Provided passage -
"""
Several years ago, Rich and I spent an enchanting day at Rosario Resort and Marina. I was looking forward to an equally memorable experience this trip, but I didn’t take into consideration the unpredictability of the weather.
As we motored to Rosario, the sky cleared and the wind picked up. Perfect sailing weather if you have a functional sail. Something we didn’t have!
Before we left Friday Harbor, Rich made a reservation at Rosario. Luckily, we got a slip in spite of most of the slips having been reserved weeks before by a local boating club.
As we approached the marina, we readied our lines and bumpers. Rich was concerned it was too windy to dock. I was confident we wouldn’t have a problem. As we pulled into the slip, several men were on hand to help. I threw the bow line, which was easily caught. I then rushed to the back of the boat to coil and throw the stern line. Usually, this line is stretched out so Rich can throw it from inside the cockpit after I’ve stepped onto the dock.
There was no way; however, I could have stepped off the boat because it was drifting the opposite direction… right into another sailboat. I frantically coiled the line and threw it, missing the dock by a few inches.
Meanwhile, Rich raced to the opposite side of the boat while I grabbed a loose bumper and tried to place it between our boat and the other sailboat. Too late; the two boats tapped together. Fortunately, they were about the same height and the man on the other sailboat, Rich and myself were able to push our boats apart and created enough momentum to direct our boat back towards the dock.
I quickly coiled and threw the stern line again. Success! Two men on the dock were able to pull our boat against the dock. We tied off the lines as I seethed, embarrassed at such a horrific docking and the shock of having hit another boat (there was no damage because we “tapped” rather than “smacked”).
"""
Excerpted records -
"""
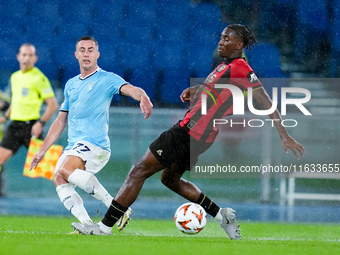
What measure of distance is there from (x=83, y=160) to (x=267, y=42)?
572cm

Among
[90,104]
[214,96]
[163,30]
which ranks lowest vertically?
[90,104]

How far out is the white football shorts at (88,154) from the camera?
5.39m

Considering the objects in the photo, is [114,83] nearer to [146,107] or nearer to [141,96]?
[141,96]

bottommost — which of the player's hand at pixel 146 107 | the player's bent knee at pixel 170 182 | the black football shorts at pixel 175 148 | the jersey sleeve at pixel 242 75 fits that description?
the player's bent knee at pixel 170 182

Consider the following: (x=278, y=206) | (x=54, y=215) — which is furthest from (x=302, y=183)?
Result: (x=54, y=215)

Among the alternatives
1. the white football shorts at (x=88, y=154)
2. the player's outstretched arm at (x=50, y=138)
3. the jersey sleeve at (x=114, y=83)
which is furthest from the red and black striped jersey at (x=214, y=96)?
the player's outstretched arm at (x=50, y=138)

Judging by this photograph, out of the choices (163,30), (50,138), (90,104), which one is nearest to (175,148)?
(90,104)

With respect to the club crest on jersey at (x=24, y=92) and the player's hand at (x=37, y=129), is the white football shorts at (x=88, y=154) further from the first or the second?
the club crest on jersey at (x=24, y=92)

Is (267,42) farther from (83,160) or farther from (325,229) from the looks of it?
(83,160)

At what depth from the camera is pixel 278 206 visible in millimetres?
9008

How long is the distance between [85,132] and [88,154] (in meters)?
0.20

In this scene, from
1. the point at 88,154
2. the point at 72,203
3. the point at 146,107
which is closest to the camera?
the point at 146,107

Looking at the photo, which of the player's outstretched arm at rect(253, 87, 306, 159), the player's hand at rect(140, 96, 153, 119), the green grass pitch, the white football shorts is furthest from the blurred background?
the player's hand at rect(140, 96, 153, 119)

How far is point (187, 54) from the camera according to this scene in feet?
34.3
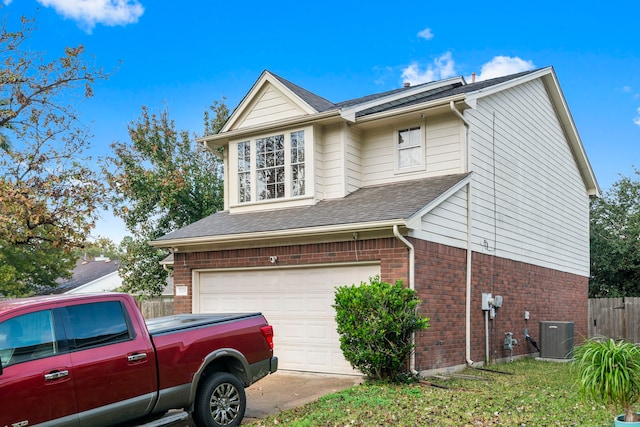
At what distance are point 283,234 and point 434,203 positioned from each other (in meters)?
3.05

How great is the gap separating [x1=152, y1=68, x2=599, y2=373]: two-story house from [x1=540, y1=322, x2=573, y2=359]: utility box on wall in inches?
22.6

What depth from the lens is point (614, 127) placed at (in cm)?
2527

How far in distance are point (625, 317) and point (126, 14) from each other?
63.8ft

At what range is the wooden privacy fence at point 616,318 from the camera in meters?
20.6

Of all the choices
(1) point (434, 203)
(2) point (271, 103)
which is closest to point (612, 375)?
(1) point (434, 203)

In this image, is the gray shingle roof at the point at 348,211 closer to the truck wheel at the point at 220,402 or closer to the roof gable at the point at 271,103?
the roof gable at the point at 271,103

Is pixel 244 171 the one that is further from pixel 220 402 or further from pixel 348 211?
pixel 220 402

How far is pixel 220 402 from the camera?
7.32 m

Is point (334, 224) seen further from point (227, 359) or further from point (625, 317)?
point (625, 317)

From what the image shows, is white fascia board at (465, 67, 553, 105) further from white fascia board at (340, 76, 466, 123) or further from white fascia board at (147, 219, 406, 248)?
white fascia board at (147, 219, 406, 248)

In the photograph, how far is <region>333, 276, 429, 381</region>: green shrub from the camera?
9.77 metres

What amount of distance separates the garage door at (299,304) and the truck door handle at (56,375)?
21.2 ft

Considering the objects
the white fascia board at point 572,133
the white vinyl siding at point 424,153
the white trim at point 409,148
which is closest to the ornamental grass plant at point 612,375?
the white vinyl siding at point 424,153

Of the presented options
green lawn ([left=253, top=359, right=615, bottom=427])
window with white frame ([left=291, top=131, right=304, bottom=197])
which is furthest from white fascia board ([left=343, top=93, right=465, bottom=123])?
"""
"""
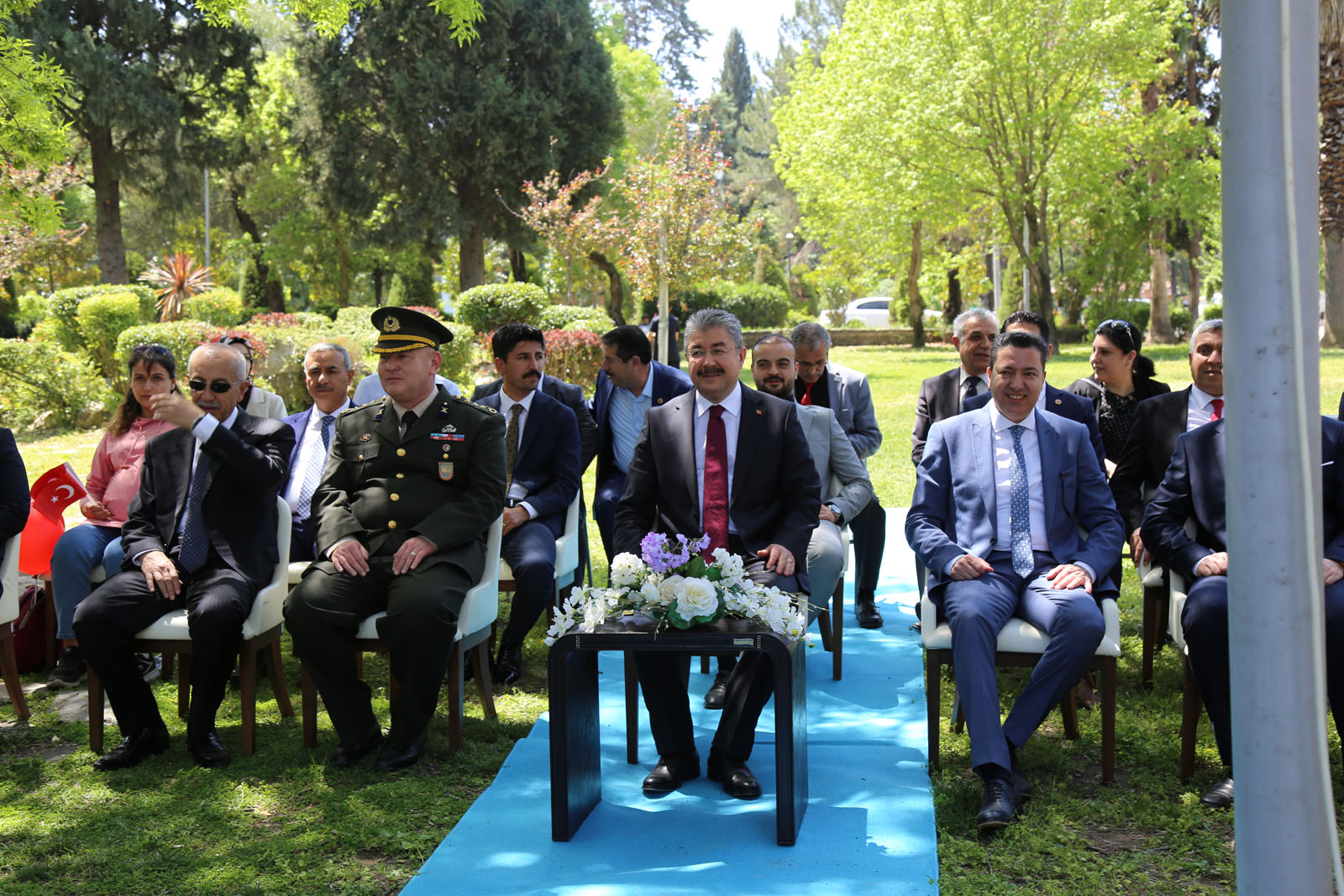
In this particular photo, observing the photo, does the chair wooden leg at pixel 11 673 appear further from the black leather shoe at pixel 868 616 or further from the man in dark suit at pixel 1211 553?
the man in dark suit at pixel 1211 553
"""
"""
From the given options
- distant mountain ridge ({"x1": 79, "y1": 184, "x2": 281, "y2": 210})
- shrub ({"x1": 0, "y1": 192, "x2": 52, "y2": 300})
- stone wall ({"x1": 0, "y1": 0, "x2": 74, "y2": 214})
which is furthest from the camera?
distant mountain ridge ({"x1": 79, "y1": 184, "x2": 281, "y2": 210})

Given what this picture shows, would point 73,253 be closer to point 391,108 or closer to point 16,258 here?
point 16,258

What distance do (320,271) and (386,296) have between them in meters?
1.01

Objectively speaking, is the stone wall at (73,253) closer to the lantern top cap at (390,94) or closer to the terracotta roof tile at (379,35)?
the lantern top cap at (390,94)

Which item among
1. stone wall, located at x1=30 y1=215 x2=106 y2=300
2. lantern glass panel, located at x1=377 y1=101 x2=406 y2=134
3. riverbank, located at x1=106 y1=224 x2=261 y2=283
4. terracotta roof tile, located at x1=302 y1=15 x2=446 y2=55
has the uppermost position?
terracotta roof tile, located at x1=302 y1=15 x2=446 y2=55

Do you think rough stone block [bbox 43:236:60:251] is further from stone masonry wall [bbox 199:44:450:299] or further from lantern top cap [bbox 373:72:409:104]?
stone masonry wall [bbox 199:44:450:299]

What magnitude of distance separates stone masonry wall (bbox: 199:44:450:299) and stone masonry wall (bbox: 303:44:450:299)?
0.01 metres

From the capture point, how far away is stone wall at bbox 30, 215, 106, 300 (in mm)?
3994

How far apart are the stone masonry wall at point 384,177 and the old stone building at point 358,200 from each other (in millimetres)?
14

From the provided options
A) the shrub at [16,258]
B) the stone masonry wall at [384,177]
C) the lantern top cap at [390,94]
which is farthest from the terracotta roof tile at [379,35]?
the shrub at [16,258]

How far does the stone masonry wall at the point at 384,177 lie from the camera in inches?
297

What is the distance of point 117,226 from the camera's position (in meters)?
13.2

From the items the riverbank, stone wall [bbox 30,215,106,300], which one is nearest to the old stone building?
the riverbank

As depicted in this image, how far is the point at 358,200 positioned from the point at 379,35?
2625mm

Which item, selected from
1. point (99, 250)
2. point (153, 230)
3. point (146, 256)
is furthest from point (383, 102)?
"""
Given exercise 1 - Reproduce the stretch of the Rosario account from "There was no way;" through "towards the dock.".
Given exercise 2 - According to the Rosario account, who had reserved most of the marina's slips weeks earlier?

Result 1 -
There was no way; however, I could have stepped off the boat because it was drifting the opposite direction… right into another sailboat. I frantically coiled the line and threw it, missing the dock by a few inches.
Meanwhile, Rich raced to the opposite side of the boat while I grabbed a loose bumper and tried to place it between our boat and the other sailboat. Too late; the two boats tapped together. Fortunately, they were about the same height and the man on the other sailboat, Rich and myself were able to push our boats apart and created enough momentum to direct our boat back towards the dock.

Result 2 - A local boating club.